I test with the drill 1.6.
My hbase scheme:
rowkey: salt+day+event+uid + ts , eg: 120160411visituidts
cf : v
qualifier: v, e0, e1
The wrong result only happened when I use group by clause.
This sql will not return correct result:
select CONVERT_FROM(a.`v`.`e0`, 'UTF8') as k, count(a.`v`.`e0`) p from
hbase.browser_action2 a where a.row_key > '0' group by a.`v`.`e0`;
Part of explain of this sql is:
0: jdbc:drill:zk=rfdc5> explain plan for select CONVERT_FROM(a.`v`.`e0`,
'UTF8') as k, count(a.`v`.`e0`) p from hbase.browser_action2 a where
a.row_key > '0' group by a.`v`.`e0`;
+------+------+
| text | json |
+------+------+
| 00-00 Screen
00-01 Project(k=[$0], p=[$1])
00-02 UnionExchange
01-01 Project(k=[CONVERT_FROMUTF8($0)], p=[$1])

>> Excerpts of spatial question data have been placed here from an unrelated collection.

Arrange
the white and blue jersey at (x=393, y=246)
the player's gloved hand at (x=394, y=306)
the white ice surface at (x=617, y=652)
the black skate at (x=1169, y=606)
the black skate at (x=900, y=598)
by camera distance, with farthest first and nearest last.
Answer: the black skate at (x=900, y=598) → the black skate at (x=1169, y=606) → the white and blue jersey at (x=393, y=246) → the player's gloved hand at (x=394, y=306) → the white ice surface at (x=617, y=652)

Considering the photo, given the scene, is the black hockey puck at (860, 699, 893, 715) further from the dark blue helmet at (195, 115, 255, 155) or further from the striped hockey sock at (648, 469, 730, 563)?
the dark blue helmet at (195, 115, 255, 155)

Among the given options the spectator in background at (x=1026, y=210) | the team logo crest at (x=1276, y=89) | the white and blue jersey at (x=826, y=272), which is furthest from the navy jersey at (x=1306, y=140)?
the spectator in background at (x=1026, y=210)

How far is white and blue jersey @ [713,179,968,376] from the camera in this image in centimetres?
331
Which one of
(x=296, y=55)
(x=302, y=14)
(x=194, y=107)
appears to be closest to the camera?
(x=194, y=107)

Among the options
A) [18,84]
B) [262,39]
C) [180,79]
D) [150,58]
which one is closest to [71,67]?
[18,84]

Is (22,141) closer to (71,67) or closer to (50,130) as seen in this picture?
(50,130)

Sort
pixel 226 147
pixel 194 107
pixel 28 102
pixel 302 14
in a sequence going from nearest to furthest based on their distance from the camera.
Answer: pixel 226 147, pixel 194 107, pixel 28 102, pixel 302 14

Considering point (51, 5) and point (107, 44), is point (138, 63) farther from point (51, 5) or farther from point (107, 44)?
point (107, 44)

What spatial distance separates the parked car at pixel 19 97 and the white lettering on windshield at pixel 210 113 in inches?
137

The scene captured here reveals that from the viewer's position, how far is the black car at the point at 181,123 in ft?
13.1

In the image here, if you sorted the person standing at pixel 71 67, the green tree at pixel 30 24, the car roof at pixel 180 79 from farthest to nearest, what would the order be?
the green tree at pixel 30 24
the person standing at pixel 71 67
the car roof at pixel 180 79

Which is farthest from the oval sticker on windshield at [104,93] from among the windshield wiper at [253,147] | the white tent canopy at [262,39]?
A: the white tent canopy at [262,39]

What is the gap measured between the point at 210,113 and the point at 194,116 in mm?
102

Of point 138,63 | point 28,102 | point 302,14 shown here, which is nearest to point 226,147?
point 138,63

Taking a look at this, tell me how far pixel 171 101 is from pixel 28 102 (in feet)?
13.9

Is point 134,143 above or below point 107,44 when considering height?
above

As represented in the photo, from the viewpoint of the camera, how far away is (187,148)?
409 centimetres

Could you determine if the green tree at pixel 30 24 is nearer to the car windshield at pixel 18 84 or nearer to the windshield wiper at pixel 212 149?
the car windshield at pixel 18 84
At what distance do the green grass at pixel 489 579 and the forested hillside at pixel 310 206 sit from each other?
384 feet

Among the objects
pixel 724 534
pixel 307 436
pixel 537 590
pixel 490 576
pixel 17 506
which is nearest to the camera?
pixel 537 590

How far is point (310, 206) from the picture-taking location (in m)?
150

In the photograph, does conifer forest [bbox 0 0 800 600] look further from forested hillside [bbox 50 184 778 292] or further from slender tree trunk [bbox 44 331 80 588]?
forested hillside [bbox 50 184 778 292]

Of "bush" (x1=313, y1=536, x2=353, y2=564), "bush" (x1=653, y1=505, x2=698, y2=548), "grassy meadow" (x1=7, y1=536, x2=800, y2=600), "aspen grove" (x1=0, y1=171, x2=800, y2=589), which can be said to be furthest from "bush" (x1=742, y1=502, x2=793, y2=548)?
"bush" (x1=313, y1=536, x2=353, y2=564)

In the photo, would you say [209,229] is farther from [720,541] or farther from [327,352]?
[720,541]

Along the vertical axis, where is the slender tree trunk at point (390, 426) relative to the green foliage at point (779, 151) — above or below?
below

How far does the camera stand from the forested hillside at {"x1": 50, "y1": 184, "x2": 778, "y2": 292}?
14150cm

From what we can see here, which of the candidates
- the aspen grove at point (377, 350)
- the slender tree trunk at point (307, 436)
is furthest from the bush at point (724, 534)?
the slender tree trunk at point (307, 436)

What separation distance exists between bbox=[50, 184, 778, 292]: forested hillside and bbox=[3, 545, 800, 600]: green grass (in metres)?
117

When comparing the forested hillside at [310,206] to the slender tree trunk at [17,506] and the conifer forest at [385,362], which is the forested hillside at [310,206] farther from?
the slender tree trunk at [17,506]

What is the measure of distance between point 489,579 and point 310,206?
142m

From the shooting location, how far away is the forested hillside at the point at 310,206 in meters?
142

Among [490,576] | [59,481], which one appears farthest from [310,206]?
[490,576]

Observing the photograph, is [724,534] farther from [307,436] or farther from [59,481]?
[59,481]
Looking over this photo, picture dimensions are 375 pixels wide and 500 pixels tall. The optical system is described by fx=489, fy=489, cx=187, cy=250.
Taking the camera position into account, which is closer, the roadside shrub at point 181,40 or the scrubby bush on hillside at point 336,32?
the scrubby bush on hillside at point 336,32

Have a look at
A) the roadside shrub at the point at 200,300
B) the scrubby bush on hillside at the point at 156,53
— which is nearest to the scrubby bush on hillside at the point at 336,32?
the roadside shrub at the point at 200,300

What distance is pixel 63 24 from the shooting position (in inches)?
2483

01-02 HashAgg(group=[{0}], p=[$SUM0($1)])
01-03 Project($f0=[$0], p=[$1])
01-04 HashToRandomExchange(dist0=[[$0]])
02-01 UnorderedMuxExchange
03-01 Project($f0=[$0], p=[$1],
E_X_P_R_H_A_S_H_F_I_E_L_D=[hash32AsDouble($0)])
03-02 HashAgg(group=[{0}], p=[COUNT($0)])
03-03 Project($f0=[ITEM($1, 'e0')])
03-04 Scan(groupscan=[HBaseGroupScan
[HBaseScanSpec=HBaseScanSpec [tableName=browser_action2, startRow=0\x00,
stopRow=, filter=null], columns=[`*`]]])
The data return very quickly , the result of this sql is :
+------+--------+
| k | p |
+------+--------+
| pay | 12180 |
+------+--------
But I have millons of data in the table.
I tried to change the physical plan. if I change the json explain *"columns"
: [ "`*`" ]* to *"columns" : [ "`v`.`e0`" ] *, it will return the correct
result.
It seems the physical plan is not correct.
I also try to debug the sql parser to find out the reason, but its too
complicate. Can anyone help me.
Also this sql have the same issue.
select CONVERT_FROM(BYTE_SUBSTR(a.row_key, 1 , 9), 'UTF8') as k,
count(a.row_key) p from hbase.browser_action2 a group by
BYTE_SUBSTR(a.row_key, 1 , 9);
I change the json explain *"columns" : [ "`*`" ]* to *"columns" : [
"`row_key`" ] *, it will return the correct result.